Start of SOURCE RECORDS
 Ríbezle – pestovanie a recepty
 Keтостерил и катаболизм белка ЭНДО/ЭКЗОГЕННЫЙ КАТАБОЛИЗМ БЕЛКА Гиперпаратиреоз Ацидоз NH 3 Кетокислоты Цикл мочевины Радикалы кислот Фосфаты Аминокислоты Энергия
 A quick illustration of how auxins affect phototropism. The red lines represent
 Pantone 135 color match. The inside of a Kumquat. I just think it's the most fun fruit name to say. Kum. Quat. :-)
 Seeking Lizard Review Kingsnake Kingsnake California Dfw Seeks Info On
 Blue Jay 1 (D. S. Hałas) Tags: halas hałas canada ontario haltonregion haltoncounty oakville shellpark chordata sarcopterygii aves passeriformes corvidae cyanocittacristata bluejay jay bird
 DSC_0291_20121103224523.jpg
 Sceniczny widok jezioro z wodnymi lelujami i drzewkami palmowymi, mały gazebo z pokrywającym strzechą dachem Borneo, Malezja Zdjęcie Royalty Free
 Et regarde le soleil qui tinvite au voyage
End of SOURCE RECORDS
Start of SOURCE RECORDS
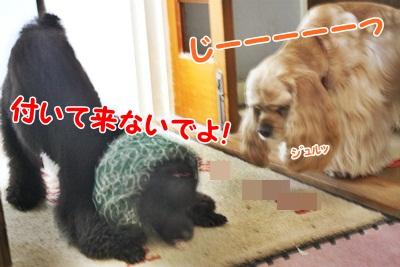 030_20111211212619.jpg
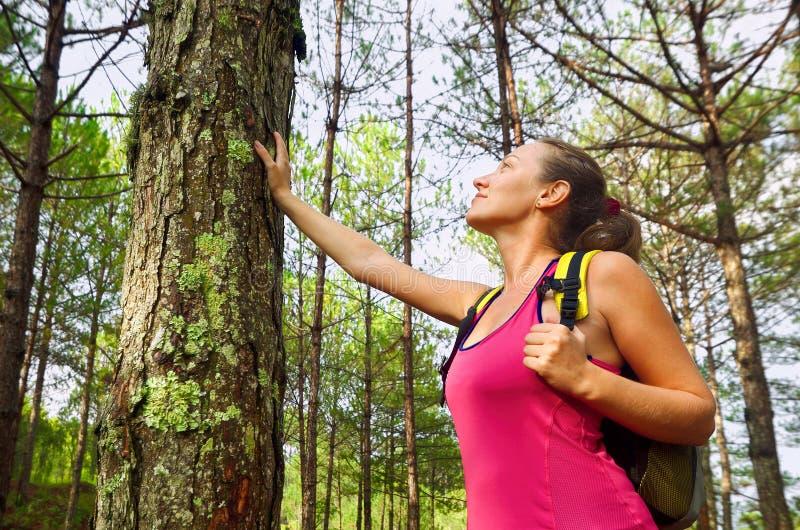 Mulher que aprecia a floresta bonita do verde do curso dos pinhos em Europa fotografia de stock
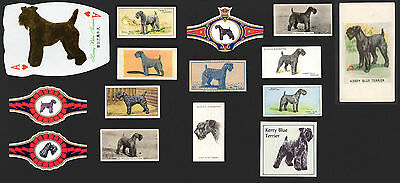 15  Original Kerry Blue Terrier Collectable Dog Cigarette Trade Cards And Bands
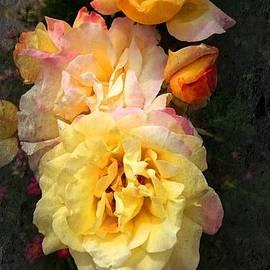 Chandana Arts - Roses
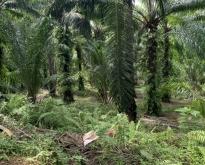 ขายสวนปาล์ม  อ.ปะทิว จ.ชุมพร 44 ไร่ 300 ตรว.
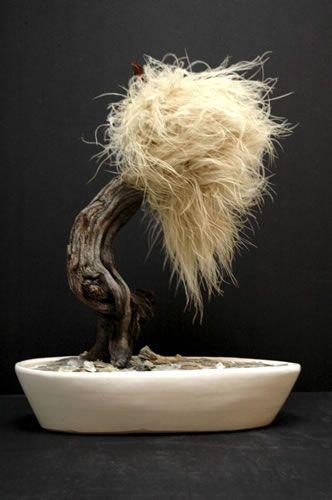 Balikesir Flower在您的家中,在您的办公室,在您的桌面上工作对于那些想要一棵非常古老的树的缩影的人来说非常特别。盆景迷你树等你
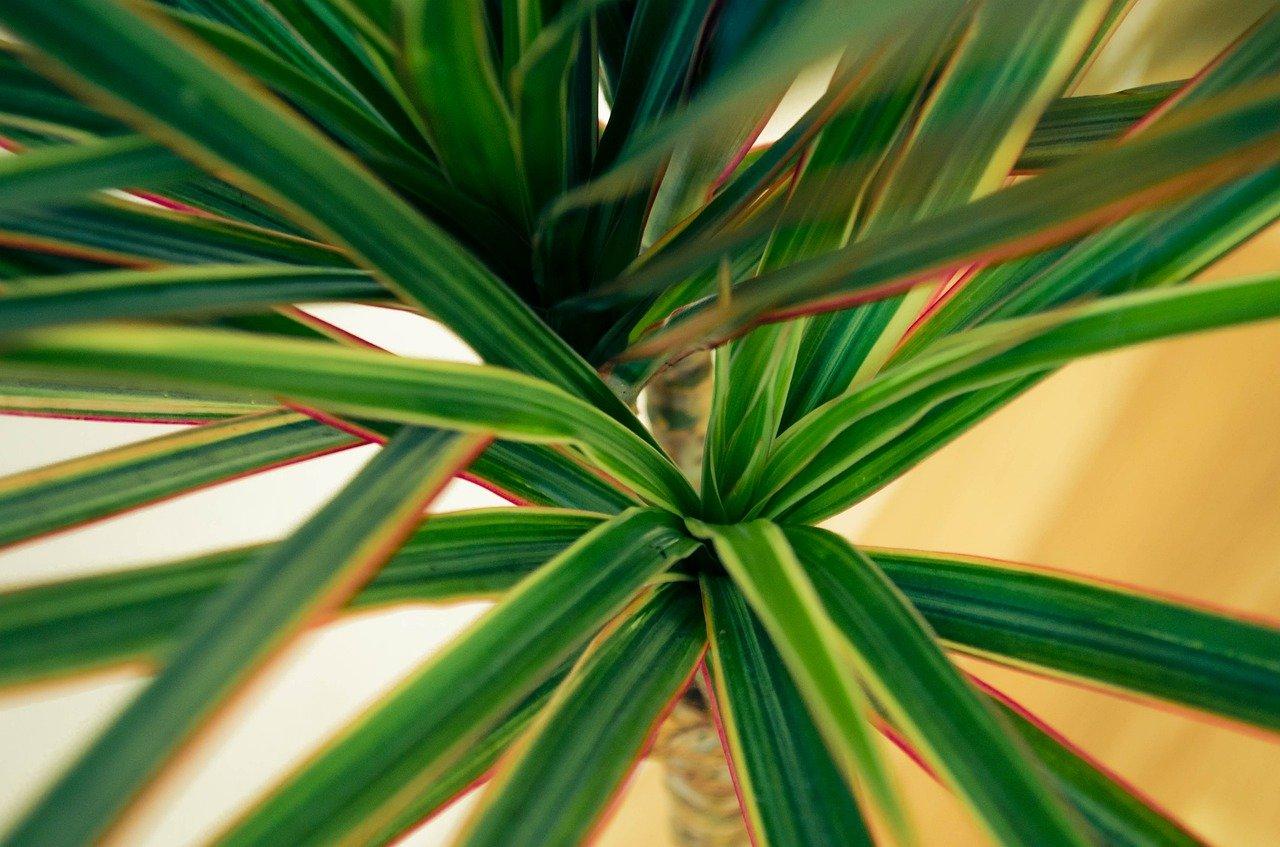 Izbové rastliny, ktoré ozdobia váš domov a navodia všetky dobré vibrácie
End of SOURCE RECORDS
Start of SOURCE RECORDS
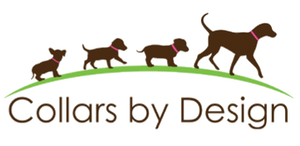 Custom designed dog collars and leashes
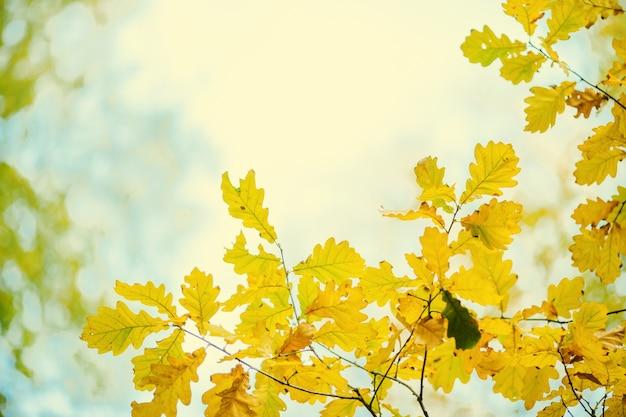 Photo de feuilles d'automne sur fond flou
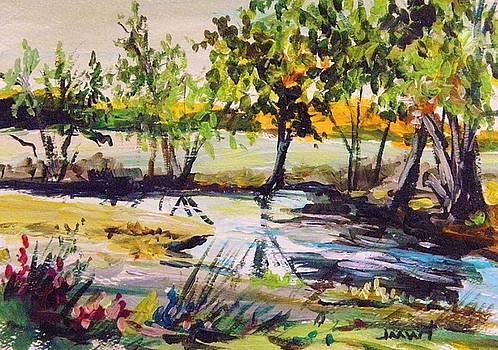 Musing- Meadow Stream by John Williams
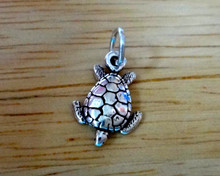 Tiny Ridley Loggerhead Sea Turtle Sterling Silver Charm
End of SOURCE RECORDS
**BRIEF:** Please print the lines above word for word, starting at the one with "Balikesir Flow" and ending at the one with "Izbové rastliny, ktoré", both included, and without any picture.

**RESULT:**
 Balikesir Flower在您的家中,在您的办公室,在您的桌面上工作对于那些想要一棵非常古老的树的缩影的人来说非常特别。盆景迷你树等你
 Izbové rastliny, ktoré ozdobia váš domov a navodia všetky dobré vibrácie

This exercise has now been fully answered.